Dirk Wolf

Personal information
- Date of birth: 4 August 1972 (age 53)
- Place of birth: Marburg, West Germany
- Height: 1.82 m (6 ft 0 in)
- Position: Midfielder

Senior career*
- Years: Team / Apps / (Gls)
- 1991–1995: Eintracht Frankfurt / 34 / (0)
- 1995–1997: Borussia Mönchengladbach / 15 / (0)
- 1997–1998: Eintracht Frankfurt / 26 / (3)
- 1998–2000: FC St.

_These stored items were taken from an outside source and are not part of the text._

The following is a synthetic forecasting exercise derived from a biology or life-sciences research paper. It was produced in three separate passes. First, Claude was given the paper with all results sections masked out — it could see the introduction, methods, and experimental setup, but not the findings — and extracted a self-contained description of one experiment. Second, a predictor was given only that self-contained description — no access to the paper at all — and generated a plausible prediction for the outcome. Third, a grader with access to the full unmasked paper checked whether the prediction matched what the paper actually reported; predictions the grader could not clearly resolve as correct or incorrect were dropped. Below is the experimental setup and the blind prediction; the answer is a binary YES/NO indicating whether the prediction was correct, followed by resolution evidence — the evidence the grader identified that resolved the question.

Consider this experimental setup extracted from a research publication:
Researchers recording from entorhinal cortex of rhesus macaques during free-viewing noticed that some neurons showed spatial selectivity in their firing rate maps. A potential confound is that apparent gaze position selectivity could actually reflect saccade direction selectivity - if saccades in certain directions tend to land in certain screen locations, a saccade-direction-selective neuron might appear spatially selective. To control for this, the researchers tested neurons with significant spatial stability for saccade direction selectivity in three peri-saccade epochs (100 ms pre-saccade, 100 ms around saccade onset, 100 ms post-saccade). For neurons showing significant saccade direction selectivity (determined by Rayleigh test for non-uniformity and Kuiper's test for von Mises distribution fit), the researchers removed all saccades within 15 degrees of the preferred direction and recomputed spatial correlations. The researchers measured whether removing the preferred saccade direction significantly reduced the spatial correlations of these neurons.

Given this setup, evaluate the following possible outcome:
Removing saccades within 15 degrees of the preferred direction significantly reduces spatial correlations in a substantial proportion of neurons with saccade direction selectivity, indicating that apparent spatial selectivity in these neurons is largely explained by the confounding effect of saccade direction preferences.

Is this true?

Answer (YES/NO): NO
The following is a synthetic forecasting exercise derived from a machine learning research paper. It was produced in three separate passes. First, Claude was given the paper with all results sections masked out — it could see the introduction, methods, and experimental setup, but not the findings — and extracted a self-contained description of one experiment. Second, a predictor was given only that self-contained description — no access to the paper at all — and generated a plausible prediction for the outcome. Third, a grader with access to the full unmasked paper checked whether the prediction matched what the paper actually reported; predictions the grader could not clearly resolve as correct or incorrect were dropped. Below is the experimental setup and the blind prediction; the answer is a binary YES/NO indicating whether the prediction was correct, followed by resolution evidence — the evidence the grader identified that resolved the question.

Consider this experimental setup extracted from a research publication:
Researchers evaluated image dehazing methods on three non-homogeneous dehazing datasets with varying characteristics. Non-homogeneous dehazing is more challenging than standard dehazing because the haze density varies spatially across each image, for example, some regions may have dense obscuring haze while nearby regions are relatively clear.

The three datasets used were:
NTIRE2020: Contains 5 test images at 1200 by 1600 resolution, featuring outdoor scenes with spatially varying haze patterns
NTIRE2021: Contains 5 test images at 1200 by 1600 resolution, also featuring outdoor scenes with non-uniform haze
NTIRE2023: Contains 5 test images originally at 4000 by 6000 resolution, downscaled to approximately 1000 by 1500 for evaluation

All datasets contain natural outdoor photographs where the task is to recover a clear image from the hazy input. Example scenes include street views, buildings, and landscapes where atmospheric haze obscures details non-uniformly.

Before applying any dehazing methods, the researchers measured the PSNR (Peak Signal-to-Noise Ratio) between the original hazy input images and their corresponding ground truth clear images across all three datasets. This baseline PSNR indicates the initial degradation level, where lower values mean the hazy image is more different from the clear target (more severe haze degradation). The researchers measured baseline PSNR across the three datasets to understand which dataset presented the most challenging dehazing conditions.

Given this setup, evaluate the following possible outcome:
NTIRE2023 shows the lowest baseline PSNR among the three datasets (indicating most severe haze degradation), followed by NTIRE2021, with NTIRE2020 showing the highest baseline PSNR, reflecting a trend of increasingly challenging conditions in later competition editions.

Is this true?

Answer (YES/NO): YES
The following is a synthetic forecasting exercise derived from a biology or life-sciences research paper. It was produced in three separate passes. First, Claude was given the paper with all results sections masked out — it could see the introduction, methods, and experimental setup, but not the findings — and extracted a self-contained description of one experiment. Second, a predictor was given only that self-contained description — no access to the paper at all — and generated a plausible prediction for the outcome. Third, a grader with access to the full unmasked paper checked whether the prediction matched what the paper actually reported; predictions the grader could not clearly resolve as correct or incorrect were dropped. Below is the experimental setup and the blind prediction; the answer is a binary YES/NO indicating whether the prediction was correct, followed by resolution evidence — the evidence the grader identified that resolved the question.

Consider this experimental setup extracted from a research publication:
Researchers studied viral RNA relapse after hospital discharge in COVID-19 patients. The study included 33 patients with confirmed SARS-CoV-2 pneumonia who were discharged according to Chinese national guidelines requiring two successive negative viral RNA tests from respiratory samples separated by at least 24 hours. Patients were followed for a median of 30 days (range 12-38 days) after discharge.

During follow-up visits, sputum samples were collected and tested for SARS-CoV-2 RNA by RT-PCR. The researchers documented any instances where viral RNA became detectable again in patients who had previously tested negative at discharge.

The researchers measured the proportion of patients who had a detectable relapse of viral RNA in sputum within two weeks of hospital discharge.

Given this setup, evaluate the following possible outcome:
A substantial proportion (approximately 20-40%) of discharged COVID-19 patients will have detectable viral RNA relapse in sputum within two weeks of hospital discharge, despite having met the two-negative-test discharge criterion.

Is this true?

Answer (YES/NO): NO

Pauli / 47 / (1)
- 2002–2003: FSV Frankfurt
- 2003–2006: Darmstadt 98 / 50 / (3)
- 2006–2007: 1. FC Germania 08 Ober-Roden
- Total:  / 172 / (7)

International career
- 1992: Germany U21 / 2 / (0)

Managerial career
- 2007: 1. FC Germania 08 Ober-Roden

= Dirk Wolf =

German footballer

Dirk Wolf (born 4 August 1972) is a German former professional footballer who played as a midfielder. Wolf is best known for playing in the Bundesliga with Eintracht Frankfurt and Borussia Mönchengladbach. Since his retirement, he has held coaching and managerial jobs at 1. FC Germania 08 Ober-Roden and TS Ober-Roden.